═══ Текст страницы ═══

Все эти варианты описания обратного плавания аргонавтов интересны как свидетельства постепенного расширения географического кругозора античных писателей и ученых. Мы видим, как в каждом из них появляются какие-то новые детали, иногда фантастические и нелепые вроде двух рукавов Дуная — Истра и трех рукавов Роны — Родана, в версии Аполлония, но все же свидетельствующие о напряженных поисках древних географов и освоении ими неизвестных ранее частей ойкумены. Совершенно очевидно, что все эти версии, за исключением, может быть, самой ранней из них — версии Пиндара и Гекатея Милетского, — представляют собой лишь позднейшие и явно искусственные добавления к первоначальному ядру мифа. Об этом свидетельствует явная диспропорция между первой и второй частями эпопеи хотя бы у того же Аполлония. Обратный путь аргонавтов намного богаче всевозможными приключениями, чем их плавание в Колхиду, причем по большей части эти приключения либо просто повторяют происшествия, уже описанные ранее (таков явный дублет Симплегады — Планкты), либо представляют собой вариации на темы гомеровской «Одиссеи».

═══

▶ Условия задания: Какую версию обратного плавания аргонавтов текст о нем называет, возможно, исключением из позднейших искусственных добавлений к мифу?

═══ Показанные строки ═══

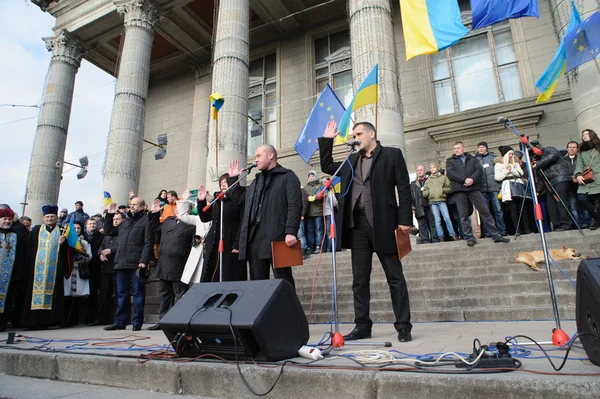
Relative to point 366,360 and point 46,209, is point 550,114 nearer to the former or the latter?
point 366,360

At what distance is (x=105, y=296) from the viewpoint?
752 centimetres

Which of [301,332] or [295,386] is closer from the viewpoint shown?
[295,386]

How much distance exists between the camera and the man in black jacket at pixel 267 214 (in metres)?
4.37

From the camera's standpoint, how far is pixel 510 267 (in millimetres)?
6160

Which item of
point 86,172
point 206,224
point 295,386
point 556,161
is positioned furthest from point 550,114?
point 86,172

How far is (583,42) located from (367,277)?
5821 mm

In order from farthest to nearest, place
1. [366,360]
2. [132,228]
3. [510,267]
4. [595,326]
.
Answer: [132,228]
[510,267]
[366,360]
[595,326]

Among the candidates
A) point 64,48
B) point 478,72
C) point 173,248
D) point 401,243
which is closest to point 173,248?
point 173,248

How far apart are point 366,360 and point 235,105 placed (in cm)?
1078

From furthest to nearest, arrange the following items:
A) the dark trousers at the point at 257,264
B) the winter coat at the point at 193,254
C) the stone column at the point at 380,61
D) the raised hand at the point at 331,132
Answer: the stone column at the point at 380,61, the winter coat at the point at 193,254, the dark trousers at the point at 257,264, the raised hand at the point at 331,132

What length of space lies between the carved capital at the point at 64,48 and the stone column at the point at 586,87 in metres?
19.0

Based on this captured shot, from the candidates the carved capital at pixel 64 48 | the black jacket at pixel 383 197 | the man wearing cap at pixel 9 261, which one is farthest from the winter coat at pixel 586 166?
the carved capital at pixel 64 48

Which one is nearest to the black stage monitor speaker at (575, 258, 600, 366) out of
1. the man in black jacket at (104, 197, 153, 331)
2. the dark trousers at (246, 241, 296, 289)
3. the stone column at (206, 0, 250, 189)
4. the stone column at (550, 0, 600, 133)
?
the dark trousers at (246, 241, 296, 289)

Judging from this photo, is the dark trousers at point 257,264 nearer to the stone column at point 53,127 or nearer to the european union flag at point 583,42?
the european union flag at point 583,42
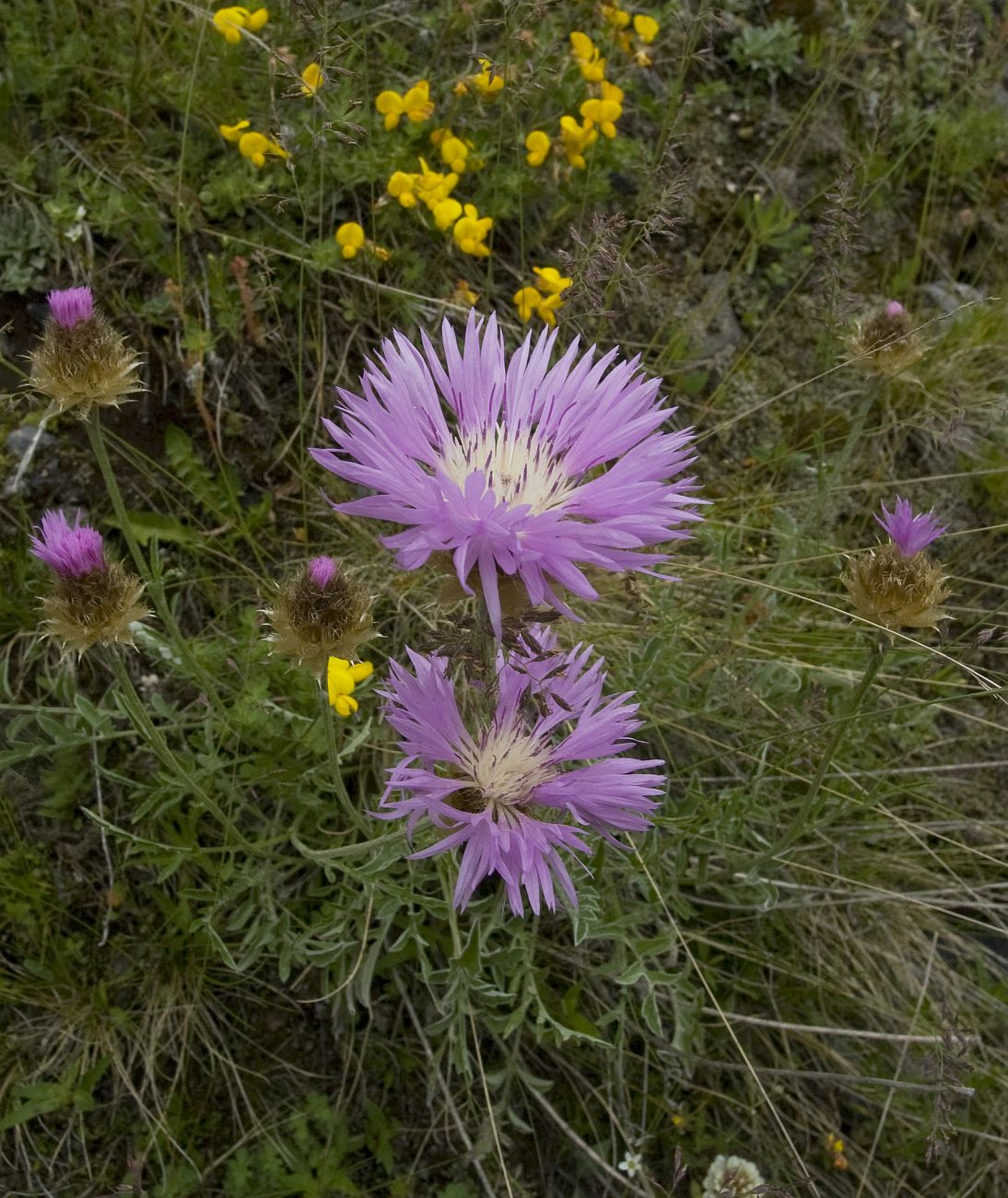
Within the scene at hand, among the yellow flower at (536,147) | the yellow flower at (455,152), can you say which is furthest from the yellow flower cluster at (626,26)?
the yellow flower at (455,152)

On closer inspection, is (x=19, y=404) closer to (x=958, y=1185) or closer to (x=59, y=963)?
(x=59, y=963)

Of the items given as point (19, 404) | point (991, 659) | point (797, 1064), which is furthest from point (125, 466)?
point (991, 659)

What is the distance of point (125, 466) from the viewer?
2871 mm

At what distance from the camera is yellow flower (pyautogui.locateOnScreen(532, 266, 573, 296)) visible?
9.25 ft

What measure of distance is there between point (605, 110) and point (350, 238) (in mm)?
863

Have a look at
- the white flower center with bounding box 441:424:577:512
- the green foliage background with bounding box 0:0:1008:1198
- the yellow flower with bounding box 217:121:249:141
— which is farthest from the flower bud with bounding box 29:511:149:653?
the yellow flower with bounding box 217:121:249:141

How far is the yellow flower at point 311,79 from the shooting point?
2.09 metres

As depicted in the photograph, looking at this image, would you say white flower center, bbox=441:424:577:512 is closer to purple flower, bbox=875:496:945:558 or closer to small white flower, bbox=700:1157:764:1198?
purple flower, bbox=875:496:945:558

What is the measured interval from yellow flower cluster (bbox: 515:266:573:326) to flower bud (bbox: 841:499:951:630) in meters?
1.20

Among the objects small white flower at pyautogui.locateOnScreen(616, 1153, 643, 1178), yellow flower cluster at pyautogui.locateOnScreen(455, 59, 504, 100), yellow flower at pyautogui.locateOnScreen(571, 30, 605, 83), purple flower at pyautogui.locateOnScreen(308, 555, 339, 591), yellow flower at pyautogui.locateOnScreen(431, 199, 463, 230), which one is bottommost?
small white flower at pyautogui.locateOnScreen(616, 1153, 643, 1178)

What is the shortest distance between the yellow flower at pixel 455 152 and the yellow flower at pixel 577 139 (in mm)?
301

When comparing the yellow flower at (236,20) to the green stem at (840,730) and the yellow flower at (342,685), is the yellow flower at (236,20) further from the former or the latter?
the green stem at (840,730)

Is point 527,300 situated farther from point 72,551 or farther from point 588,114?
point 72,551

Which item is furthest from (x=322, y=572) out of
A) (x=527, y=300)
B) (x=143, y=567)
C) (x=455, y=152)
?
(x=455, y=152)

═══

▶ Ответ на задание: Самую раннюю версию, версию Пиндара и Гекатея Милетского.